### EXERCISE BRIEF
Word for word, restate every line of the listing that follows.

### RECORDS TO PROCESS

··········

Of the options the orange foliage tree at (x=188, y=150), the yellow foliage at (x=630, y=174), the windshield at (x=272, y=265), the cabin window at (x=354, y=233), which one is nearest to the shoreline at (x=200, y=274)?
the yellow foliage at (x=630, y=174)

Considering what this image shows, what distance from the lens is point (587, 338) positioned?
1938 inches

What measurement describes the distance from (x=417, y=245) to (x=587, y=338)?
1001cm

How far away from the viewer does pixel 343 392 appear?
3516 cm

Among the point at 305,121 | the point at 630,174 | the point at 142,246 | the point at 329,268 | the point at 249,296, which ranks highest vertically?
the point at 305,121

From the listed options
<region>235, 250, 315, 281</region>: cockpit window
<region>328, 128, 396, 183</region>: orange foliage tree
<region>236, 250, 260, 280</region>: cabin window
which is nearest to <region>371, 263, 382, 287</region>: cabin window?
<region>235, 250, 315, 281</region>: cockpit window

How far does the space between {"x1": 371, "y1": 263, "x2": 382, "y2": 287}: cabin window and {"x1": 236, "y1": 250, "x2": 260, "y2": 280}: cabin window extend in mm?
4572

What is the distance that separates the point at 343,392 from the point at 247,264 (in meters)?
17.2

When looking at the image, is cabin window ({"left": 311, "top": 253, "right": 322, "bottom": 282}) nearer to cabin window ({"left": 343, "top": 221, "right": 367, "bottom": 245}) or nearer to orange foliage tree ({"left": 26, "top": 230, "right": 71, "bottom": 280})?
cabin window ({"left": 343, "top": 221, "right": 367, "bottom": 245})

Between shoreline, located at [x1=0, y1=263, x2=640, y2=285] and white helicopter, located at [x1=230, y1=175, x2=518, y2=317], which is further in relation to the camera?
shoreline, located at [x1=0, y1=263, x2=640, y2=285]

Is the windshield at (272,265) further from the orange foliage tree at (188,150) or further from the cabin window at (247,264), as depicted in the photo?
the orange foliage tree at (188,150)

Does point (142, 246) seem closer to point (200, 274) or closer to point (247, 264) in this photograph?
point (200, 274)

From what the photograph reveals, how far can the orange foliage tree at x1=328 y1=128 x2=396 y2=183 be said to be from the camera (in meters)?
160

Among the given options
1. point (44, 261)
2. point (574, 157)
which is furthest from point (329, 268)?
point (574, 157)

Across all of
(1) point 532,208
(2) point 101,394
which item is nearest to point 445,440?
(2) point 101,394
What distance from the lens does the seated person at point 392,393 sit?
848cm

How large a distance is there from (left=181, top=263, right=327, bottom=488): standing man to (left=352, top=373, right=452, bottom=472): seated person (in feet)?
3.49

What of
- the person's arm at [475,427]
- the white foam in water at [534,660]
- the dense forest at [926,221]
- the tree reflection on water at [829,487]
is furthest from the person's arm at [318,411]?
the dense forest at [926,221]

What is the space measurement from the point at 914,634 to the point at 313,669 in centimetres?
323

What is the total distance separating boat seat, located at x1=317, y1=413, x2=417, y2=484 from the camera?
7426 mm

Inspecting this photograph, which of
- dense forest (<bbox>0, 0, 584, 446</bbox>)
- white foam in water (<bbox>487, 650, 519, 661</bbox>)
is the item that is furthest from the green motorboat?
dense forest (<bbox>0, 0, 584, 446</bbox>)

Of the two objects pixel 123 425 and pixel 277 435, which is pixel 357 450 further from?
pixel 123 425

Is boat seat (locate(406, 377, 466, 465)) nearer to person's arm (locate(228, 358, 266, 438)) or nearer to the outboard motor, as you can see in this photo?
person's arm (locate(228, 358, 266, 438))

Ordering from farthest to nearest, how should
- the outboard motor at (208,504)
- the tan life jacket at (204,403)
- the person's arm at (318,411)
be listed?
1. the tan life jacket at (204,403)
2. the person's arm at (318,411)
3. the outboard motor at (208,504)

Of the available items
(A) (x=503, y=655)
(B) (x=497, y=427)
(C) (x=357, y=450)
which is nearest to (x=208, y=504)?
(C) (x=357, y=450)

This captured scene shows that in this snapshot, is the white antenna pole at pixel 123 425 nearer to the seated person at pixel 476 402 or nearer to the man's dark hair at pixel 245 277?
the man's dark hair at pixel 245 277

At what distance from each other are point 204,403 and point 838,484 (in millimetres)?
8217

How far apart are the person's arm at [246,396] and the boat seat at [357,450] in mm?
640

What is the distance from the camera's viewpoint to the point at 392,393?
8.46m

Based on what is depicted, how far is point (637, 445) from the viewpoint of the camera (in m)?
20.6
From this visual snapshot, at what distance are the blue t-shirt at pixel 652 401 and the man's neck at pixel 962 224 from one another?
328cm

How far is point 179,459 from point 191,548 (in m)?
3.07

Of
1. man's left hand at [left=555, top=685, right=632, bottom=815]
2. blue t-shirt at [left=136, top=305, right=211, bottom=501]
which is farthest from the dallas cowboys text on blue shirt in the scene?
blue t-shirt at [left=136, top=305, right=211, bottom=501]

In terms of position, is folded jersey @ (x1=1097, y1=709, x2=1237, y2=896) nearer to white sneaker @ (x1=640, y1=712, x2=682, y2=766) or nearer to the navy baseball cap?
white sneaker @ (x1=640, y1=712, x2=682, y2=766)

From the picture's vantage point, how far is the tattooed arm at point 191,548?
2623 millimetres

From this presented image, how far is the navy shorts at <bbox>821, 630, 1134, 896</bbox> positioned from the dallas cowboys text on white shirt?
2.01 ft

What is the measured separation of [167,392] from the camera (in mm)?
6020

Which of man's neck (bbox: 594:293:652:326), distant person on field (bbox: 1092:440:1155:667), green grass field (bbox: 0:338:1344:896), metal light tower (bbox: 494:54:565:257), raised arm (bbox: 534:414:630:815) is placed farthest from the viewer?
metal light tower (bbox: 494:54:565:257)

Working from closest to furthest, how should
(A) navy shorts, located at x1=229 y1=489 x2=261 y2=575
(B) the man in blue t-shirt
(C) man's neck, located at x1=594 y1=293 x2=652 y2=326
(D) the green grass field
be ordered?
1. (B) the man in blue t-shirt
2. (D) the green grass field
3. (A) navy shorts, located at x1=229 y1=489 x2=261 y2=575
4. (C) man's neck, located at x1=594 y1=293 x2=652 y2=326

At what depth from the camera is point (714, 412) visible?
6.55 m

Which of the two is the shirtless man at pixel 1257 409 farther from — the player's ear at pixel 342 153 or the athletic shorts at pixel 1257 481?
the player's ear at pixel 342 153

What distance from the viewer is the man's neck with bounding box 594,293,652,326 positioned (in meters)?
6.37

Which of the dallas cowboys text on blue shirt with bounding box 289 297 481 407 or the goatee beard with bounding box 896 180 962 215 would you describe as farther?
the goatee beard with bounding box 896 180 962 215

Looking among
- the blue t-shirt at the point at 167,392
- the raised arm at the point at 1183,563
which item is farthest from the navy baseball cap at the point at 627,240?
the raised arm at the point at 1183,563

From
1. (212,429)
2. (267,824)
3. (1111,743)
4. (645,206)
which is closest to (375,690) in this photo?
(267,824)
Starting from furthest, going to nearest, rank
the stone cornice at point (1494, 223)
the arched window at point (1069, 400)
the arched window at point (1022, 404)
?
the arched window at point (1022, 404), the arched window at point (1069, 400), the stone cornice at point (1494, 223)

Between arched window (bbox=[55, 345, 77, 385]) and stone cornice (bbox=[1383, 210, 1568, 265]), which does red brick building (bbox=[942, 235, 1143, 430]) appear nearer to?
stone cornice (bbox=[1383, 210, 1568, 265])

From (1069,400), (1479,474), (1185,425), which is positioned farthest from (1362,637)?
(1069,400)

··········

### WRITTEN SOLUTION
Of the options the orange foliage tree at (x=188, y=150), the yellow foliage at (x=630, y=174), the windshield at (x=272, y=265), the cabin window at (x=354, y=233), which one is nearest to the shoreline at (x=200, y=274)?
the yellow foliage at (x=630, y=174)

Considering what this image shows, what distance from the lens is point (587, 338) positioned?
1938 inches

What measurement describes the distance from (x=417, y=245) to (x=587, y=338)?
1001cm

How far away from the viewer does pixel 343 392 appear?
3516 cm

Among the point at 305,121 | the point at 630,174 | the point at 142,246 | the point at 329,268 | the point at 249,296, which ranks highest vertically?
the point at 305,121

From the listed options
<region>235, 250, 315, 281</region>: cockpit window
<region>328, 128, 396, 183</region>: orange foliage tree
<region>236, 250, 260, 280</region>: cabin window
which is nearest to <region>371, 263, 382, 287</region>: cabin window?
<region>235, 250, 315, 281</region>: cockpit window

How far does the space between {"x1": 371, "y1": 263, "x2": 382, "y2": 287}: cabin window and {"x1": 236, "y1": 250, "x2": 260, "y2": 280}: cabin window extend in mm?
4572

What is the distance that separates the point at 343,392 from the point at 247,264 (in meters)?
17.2

When looking at the image, is cabin window ({"left": 311, "top": 253, "right": 322, "bottom": 282}) nearer to cabin window ({"left": 343, "top": 221, "right": 367, "bottom": 245}) or nearer to orange foliage tree ({"left": 26, "top": 230, "right": 71, "bottom": 280})?
cabin window ({"left": 343, "top": 221, "right": 367, "bottom": 245})

Between shoreline, located at [x1=0, y1=263, x2=640, y2=285] and white helicopter, located at [x1=230, y1=175, x2=518, y2=317], which is further in relation to the camera?
shoreline, located at [x1=0, y1=263, x2=640, y2=285]

Is the windshield at (272,265) further from the orange foliage tree at (188,150) or further from the cabin window at (247,264), as depicted in the photo?
the orange foliage tree at (188,150)

Does point (142, 246) seem closer to point (200, 274) or closer to point (247, 264) in this photograph?
point (200, 274)

From what the photograph reveals, how far can the orange foliage tree at x1=328 y1=128 x2=396 y2=183 be said to be from the camera (in meters)?
160

Among the given options
1. point (44, 261)
2. point (574, 157)
which is furthest from point (329, 268)?
point (574, 157)

Across all of
(1) point 532,208
(2) point 101,394
which item is nearest to point 445,440?
(2) point 101,394
What distance from the lens does the seated person at point 392,393 sit?
848cm

How large a distance is there from (left=181, top=263, right=327, bottom=488): standing man to (left=352, top=373, right=452, bottom=472): seated person (in feet)?
3.49

What of
- the person's arm at [475,427]
- the white foam in water at [534,660]
- the dense forest at [926,221]
- the tree reflection on water at [829,487]
is furthest from the person's arm at [318,411]?
the dense forest at [926,221]

What is the space measurement from the point at 914,634 to the point at 313,669 in centimetres?
323

What is the total distance separating boat seat, located at x1=317, y1=413, x2=417, y2=484 from the camera?
7426 mm

Inspecting this photograph, which of
- dense forest (<bbox>0, 0, 584, 446</bbox>)
- white foam in water (<bbox>487, 650, 519, 661</bbox>)
is the item that is furthest from the green motorboat?
dense forest (<bbox>0, 0, 584, 446</bbox>)

Of the two objects pixel 123 425 and pixel 277 435, which is pixel 357 450 further from?
pixel 123 425

Is boat seat (locate(406, 377, 466, 465)) nearer to person's arm (locate(228, 358, 266, 438)) or nearer to the outboard motor, as you can see in this photo?
person's arm (locate(228, 358, 266, 438))

Ordering from farthest to nearest, how should
- the outboard motor at (208,504)
- the tan life jacket at (204,403)
- the person's arm at (318,411)
be listed?
1. the tan life jacket at (204,403)
2. the person's arm at (318,411)
3. the outboard motor at (208,504)

Of the available items
(A) (x=503, y=655)
(B) (x=497, y=427)
(C) (x=357, y=450)
which is nearest to (x=208, y=504)?
(C) (x=357, y=450)

This captured scene shows that in this snapshot, is the white antenna pole at pixel 123 425 nearer to the seated person at pixel 476 402 or nearer to the man's dark hair at pixel 245 277?
the man's dark hair at pixel 245 277

At what distance from each other are point 204,403 and point 838,484 (in millimetres)?
8217

How far apart are the person's arm at [246,396] and the boat seat at [357,450] in mm?
640

What is the distance from the camera's viewpoint to the point at 392,393?
8.46m

Based on what is depicted, how far is point (637, 445) from the viewpoint of the camera (in m)?
20.6
From this visual snapshot, at what distance are the blue t-shirt at pixel 652 401 and the man's neck at pixel 962 224 from one another?
328cm

How far is point 179,459 from point 191,548 (in m)?
3.07

Of
1. man's left hand at [left=555, top=685, right=632, bottom=815]
2. blue t-shirt at [left=136, top=305, right=211, bottom=501]
which is farthest from the dallas cowboys text on blue shirt in the scene?
blue t-shirt at [left=136, top=305, right=211, bottom=501]

In terms of position, is folded jersey @ (x1=1097, y1=709, x2=1237, y2=896) nearer to white sneaker @ (x1=640, y1=712, x2=682, y2=766) or nearer to the navy baseball cap?
white sneaker @ (x1=640, y1=712, x2=682, y2=766)

From the picture's vantage point, how far is the tattooed arm at point 191,548?
2623 millimetres

From this presented image, how far is the navy shorts at <bbox>821, 630, 1134, 896</bbox> positioned from the dallas cowboys text on white shirt?
2.01 ft

What is the measured separation of [167,392] from the camera (in mm)?
6020

Which of man's neck (bbox: 594:293:652:326), distant person on field (bbox: 1092:440:1155:667), green grass field (bbox: 0:338:1344:896), metal light tower (bbox: 494:54:565:257), raised arm (bbox: 534:414:630:815) is placed farthest from the viewer?
metal light tower (bbox: 494:54:565:257)

Working from closest to furthest, how should
(A) navy shorts, located at x1=229 y1=489 x2=261 y2=575
(B) the man in blue t-shirt
(C) man's neck, located at x1=594 y1=293 x2=652 y2=326
(D) the green grass field
be ordered?
1. (B) the man in blue t-shirt
2. (D) the green grass field
3. (A) navy shorts, located at x1=229 y1=489 x2=261 y2=575
4. (C) man's neck, located at x1=594 y1=293 x2=652 y2=326

At what depth from the camera is point (714, 412) visible?
6.55 m

Which of the two is the shirtless man at pixel 1257 409 farther from — the player's ear at pixel 342 153 or the athletic shorts at pixel 1257 481?
the player's ear at pixel 342 153

What distance from the viewer is the man's neck with bounding box 594,293,652,326 positioned (in meters)?
6.37

Which of the dallas cowboys text on blue shirt with bounding box 289 297 481 407 or the goatee beard with bounding box 896 180 962 215 would you describe as farther?
the goatee beard with bounding box 896 180 962 215

Looking among
- the blue t-shirt at the point at 167,392
- the raised arm at the point at 1183,563
which item is farthest from the navy baseball cap at the point at 627,240?
the raised arm at the point at 1183,563

From
1. (212,429)
2. (267,824)
3. (1111,743)
4. (645,206)
which is closest to (375,690) in this photo?
(267,824)
Starting from furthest, going to nearest, rank
the stone cornice at point (1494, 223)
the arched window at point (1069, 400)
the arched window at point (1022, 404)
?
the arched window at point (1022, 404), the arched window at point (1069, 400), the stone cornice at point (1494, 223)

Between arched window (bbox=[55, 345, 77, 385]) and stone cornice (bbox=[1383, 210, 1568, 265]), which does red brick building (bbox=[942, 235, 1143, 430]) appear nearer to?
stone cornice (bbox=[1383, 210, 1568, 265])

From (1069,400), (1479,474), (1185,425), which is positioned farthest from (1362,637)?
(1069,400)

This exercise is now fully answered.